*** MATERIAL PROVIDED ***

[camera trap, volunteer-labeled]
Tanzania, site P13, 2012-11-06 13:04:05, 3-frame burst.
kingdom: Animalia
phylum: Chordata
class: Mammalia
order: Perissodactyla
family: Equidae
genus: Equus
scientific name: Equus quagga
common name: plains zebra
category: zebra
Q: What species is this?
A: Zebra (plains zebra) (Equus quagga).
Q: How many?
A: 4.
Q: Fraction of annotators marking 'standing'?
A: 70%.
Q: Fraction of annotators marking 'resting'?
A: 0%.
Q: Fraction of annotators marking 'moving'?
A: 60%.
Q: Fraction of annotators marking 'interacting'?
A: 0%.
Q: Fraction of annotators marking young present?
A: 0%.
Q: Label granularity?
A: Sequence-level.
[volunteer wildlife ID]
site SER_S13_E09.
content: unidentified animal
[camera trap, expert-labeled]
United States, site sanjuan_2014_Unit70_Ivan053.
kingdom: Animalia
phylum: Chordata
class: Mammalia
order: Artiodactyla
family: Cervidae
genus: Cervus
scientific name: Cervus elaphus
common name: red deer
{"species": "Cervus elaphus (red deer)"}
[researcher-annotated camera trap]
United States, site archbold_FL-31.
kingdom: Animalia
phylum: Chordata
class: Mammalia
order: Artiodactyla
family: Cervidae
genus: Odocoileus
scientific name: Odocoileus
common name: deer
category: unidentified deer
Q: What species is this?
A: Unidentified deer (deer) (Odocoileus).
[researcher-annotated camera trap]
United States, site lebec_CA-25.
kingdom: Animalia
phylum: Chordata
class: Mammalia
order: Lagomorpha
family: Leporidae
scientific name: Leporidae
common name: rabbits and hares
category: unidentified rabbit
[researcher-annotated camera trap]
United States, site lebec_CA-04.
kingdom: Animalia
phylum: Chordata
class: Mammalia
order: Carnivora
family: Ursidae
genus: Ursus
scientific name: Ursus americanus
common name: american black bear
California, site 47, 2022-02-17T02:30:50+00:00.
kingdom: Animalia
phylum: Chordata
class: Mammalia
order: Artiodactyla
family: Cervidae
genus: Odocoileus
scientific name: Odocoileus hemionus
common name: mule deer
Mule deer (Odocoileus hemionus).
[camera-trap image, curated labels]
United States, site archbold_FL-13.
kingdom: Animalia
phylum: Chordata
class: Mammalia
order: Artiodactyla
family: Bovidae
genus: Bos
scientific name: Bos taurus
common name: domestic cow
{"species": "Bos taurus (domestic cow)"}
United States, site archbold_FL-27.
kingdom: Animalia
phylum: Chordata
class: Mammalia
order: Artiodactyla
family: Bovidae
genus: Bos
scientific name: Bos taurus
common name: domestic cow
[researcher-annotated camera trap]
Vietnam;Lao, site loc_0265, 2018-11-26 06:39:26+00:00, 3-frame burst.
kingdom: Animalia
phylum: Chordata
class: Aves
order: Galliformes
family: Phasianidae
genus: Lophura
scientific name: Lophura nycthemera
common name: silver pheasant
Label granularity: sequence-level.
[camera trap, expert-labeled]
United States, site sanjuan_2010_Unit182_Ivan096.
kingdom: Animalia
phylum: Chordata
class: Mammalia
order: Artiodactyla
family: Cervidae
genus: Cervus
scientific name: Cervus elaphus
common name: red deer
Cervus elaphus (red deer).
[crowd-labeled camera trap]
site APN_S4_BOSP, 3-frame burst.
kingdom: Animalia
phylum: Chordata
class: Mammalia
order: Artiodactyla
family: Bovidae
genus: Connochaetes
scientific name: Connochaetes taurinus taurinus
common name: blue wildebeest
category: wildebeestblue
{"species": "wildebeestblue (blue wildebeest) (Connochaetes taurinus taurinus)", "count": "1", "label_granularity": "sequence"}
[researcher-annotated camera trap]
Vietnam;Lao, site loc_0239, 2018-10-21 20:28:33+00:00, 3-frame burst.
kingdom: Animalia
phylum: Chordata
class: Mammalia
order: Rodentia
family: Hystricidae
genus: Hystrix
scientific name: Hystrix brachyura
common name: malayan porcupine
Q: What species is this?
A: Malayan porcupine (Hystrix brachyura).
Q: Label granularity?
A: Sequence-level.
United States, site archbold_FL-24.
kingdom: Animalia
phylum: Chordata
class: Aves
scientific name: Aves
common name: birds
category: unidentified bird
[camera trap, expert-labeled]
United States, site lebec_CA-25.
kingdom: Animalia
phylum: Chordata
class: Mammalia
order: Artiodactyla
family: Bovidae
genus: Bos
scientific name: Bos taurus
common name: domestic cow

*** End of MATERIAL PROVIDED ***

TASK PROMPT: From the first line down to the last, give the records again exactly.

WORKED SOLUTION:
[camera trap, volunteer-labeled]
Tanzania, site P13, 2012-11-06 13:04:05, 3-frame burst.
kingdom: Animalia
phylum: Chordata
class: Mammalia
order: Perissodactyla
family: Equidae
genus: Equus
scientific name: Equus quagga
common name: plains zebra
category: zebra
Q: What species is this?
A: Zebra (plains zebra) (Equus quagga).
Q: How many?
A: 4.
Q: Fraction of annotators marking 'standing'?
A: 70%.
Q: Fraction of annotators marking 'resting'?
A: 0%.
Q: Fraction of annotators marking 'moving'?
A: 60%.
Q: Fraction of annotators marking 'interacting'?
A: 0%.
Q: Fraction of annotators marking young present?
A: 0%.
Q: Label granularity?
A: Sequence-level.
[volunteer wildlife ID]
site SER_S13_E09.
content: unidentified animal
[camera trap, expert-labeled]
United States, site sanjuan_2014_Unit70_Ivan053.
kingdom: Animalia
phylum: Chordata
class: Mammalia
order: Artiodactyla
family: Cervidae
genus: Cervus
scientific name: Cervus elaphus
common name: red deer
{"species": "Cervus elaphus (red deer)"}
[researcher-annotated camera trap]
United States, site archbold_FL-31.
kingdom: Animalia
phylum: Chordata
class: Mammalia
order: Artiodactyla
family: Cervidae
genus: Odocoileus
scientific name: Odocoileus
common name: deer
category: unidentified deer
Q: What species is this?
A: Unidentified deer (deer) (Odocoileus).
[researcher-annotated camera trap]
United States, site lebec_CA-25.
kingdom: Animalia
phylum: Chordata
class: Mammalia
order: Lagomorpha
family: Leporidae
scientific name: Leporidae
common name: rabbits and hares
category: unidentified rabbit
[researcher-annotated camera trap]
United States, site lebec_CA-04.
kingdom: Animalia
phylum: Chordata
class: Mammalia
order: Carnivora
family: Ursidae
genus: Ursus
scientific name: Ursus americanus
common name: american black bear
California, site 47, 2022-02-17T02:30:50+00:00.
kingdom: Animalia
phylum: Chordata
class: Mammalia
order: Artiodactyla
family: Cervidae
genus: Odocoileus
scientific name: Odocoileus hemionus
common name: mule deer
Mule deer (Odocoileus hemionus).
[camera-trap image, curated labels]
United States, site archbold_FL-13.
kingdom: Animalia
phylum: Chordata
class: Mammalia
order: Artiodactyla
family: Bovidae
genus: Bos
scientific name: Bos taurus
common name: domestic cow
{"species": "Bos taurus (domestic cow)"}
United States, site archbold_FL-27.
kingdom: Animalia
phylum: Chordata
class: Mammalia
order: Artiodactyla
family: Bovidae
genus: Bos
scientific name: Bos taurus
common name: domestic cow
[researcher-annotated camera trap]
Vietnam;Lao, site loc_0265, 2018-11-26 06:39:26+00:00, 3-frame burst.
kingdom: Animalia
phylum: Chordata
class: Aves
order: Galliformes
family: Phasianidae
genus: Lophura
scientific name: Lophura nycthemera
common name: silver pheasant
Label granularity: sequence-level.
[camera trap, expert-labeled]
United States, site sanjuan_2010_Unit182_Ivan096.
kingdom: Animalia
phylum: Chordata
class: Mammalia
order: Artiodactyla
family: Cervidae
genus: Cervus
scientific name: Cervus elaphus
common name: red deer
Cervus elaphus (red deer).
[crowd-labeled camera trap]
site APN_S4_BOSP, 3-frame burst.
kingdom: Animalia
phylum: Chordata
class: Mammalia
order: Artiodactyla
family: Bovidae
genus: Connochaetes
scientific name: Connochaetes taurinus taurinus
common name: blue wildebeest
category: wildebeestblue
{"species": "wildebeestblue (blue wildebeest) (Connochaetes taurinus taurinus)", "count": "1", "label_granularity": "sequence"}
[researcher-annotated camera trap]
Vietnam;Lao, site loc_0239, 2018-10-21 20:28:33+00:00, 3-frame burst.
kingdom: Animalia
phylum: Chordata
class: Mammalia
order: Rodentia
family: Hystricidae
genus: Hystrix
scientific name: Hystrix brachyura
common name: malayan porcupine
Q: What species is this?
A: Malayan porcupine (Hystrix brachyura).
Q: Label granularity?
A: Sequence-level.
United States, site archbold_FL-24.
kingdom: Animalia
phylum: Chordata
class: Aves
scientific name: Aves
common name: birds
category: unidentified bird
[camera trap, expert-labeled]
United States, site lebec_CA-25.
kingdom: Animalia
phylum: Chordata
class: Mammalia
order: Artiodactyla
family: Bovidae
genus: Bos
scientific name: Bos taurus
common name: domestic cow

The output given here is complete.